Esultano Ceron e Moore (Foto Filippo Baioni)

Esultano Ceron e Moore (Foto Filippo Baioni)

PESARO – Se il campionato finisse oggi, la Vuelle retrocederebbe in serie A2, con Capo d’Orlando che si salverebbe per la differenza canestri. Questo dice la classifica, che vede Pesaro appaiata ai siciliani con 10 punti e Brindisi, prossima avversaria dei biancorossi, a quota 12, ma all’intervallo del match di ieri sera, i 2481 tifosi presenti all’Adriatic Arena non stavano troppo a pensare ai punti in classifica, dato che la loro squadra era praticamente spacciata, dopo aver giocato un secondo quarto orribile, dimenticandosi di difendere, sparacchiando senza senso dalla linea dei tre punti, subendo canestri con irrisoria facilità e arrivando con due secondi di ritardo su ogni palla vagante.
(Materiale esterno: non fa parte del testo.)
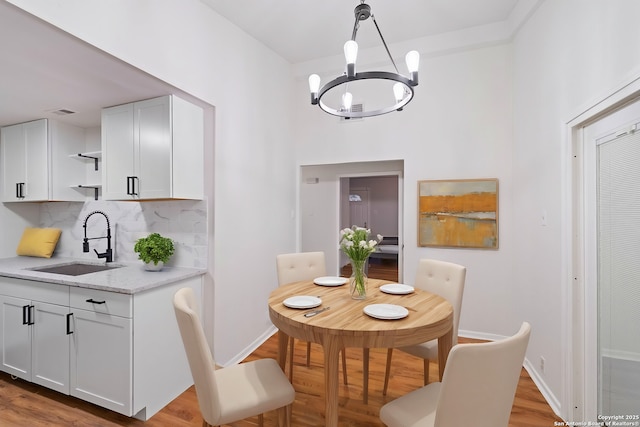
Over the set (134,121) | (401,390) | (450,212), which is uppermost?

Cosa è successo allora nel secondo tempo?

Due cose principalmente: la prima è che Capo d’Orlando non è penultima per caso, perché anche per lei la difesa è sembrata spesso un optional, non è stata in grado di variare il suo gioco, continuando a cercare sempre lo stesso schema (palla in post basso a Stojanovic), è stata tradita dalla serataccia di Maynor e Atsur e ha sbagliato liberi fondamentali nel finale.
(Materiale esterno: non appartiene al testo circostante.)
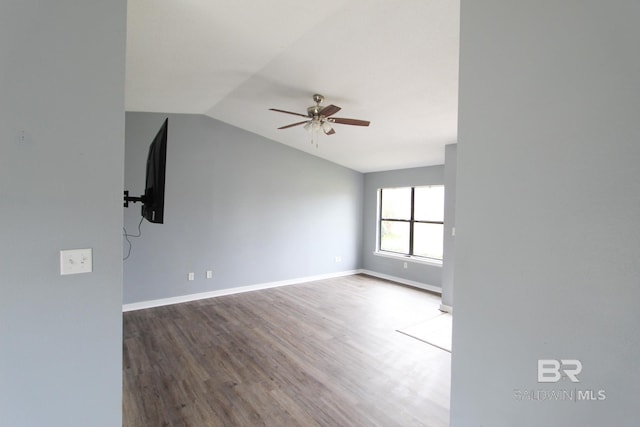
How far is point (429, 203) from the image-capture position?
17.9 feet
L’altro fattore determinante per la vittoria biancorossa è stato il cambio di mentalità, con la Vuelle che, nel secondo tempo, ha continuato a giocare un brutto basket, per carità, con il pallone che ristagnava per troppi secondi nelle mani degli esterni, ma almeno ha cominciato a difendere, recuperando palloni importanti, arrivando per prima sui palloni vaganti, lottando forte a rimbalzo e dando comunque l’impressione di crederci fino in fondo, anche se gli ultimi minuti del regolamentare sono stati un calvario, con le due contendenti che facevano a gara nel commettere più errori, fallendo una marea di liberi e di tiri aperti, con la Betaland che non ha saputo sfruttare la decisione di coach Leka di non commettere subito fallo nell’ultima azione, quando con 24 secondi da giocare, la logica diceva di commetterlo il prima possibile, confidando nella scarsa mira degli avversari dalla lunetta e per avere, tra le tue mani, l’ultimo pallone, ma Maynor, dopo aver palleggiato per 20 secondi e battuto facilmente Moore, ha graziato in entrata la Vuelle, alzando troppo la parabola del tiro, rimandando così il discorso al supplementare, dove ancora Maynor, ha fallito la tripla del possibile nuovo overtime.
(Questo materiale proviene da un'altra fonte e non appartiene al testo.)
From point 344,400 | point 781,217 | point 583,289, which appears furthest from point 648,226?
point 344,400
Poi ci sono volute anche le individualità, da Moore, che dopo aver sbagliato tutto il possibile, ha segnato gli ultimi tre canestri, ad Omogbo, che sembra sempre sul punto di esplodere, ma che è stato a sua volta determinante nel concitato finale, anche se alla fine, il migliore è stato Eric Mika, un vero guerriero dell’area colorata, che sta cominciando a capire che in Italia si gioca molto più sporco che al college e che uno con le sue caratteristiche tecniche, deve restare il più possibile dentro l’area, ed infatti, rispetto alle prime uscite, non si mette più a tirare dalle media distanza e che un rimbalzo catturato è altrettanto importante di un canestro realizzato.

E’ stata una partita non adatta ai deboli di cuore, giocata di fronte a 2481 persone paganti, quelle che nonostante tutto, continuano a nutrire fiducia in questa squadra e che hanno tirato fuori altri soldi, per onorare il famigerato Vuelle Day, un vero flop stando all’incasso – 35.000 euro – che se fosse stato fatto un paio di mesi prima, avrebbe avuto ben altro esito, con i tifosi pesaresi che avrebbero risposto in maniera diversa, ad una vera richiesta d’aiuto da parte della società, ma almeno ce lo siamo levati di torno e per le prossime quattro partite casalinghe, torneranno anche gli spettatori del parterre, praticamente assenti ieri sera, il che fa presupporre che sia in gran parte occupato da tessere omaggio. Questi soldi andranno a bilancio e non serviranno per comprare nessun nuovo giocatore, anche se è chiaro a tutti che a questa squadra manchi un’ala piccola, con la speranza che la vittoria contro Capo d’Orlando non rimanga un caso isolato, ma sia il prologo di un momento positivo, dato che il mese di marzo sarà fondamentale per le sorti della Vuelle, che già da domenica prossima, può mettere un altro mattone fondamentale per la salvezza, andando ad espugnare Brindisi, che però sembra molto più attrezzata della Betaland e difficilmente lascerà la porta aperta agli uomini di coach Leka.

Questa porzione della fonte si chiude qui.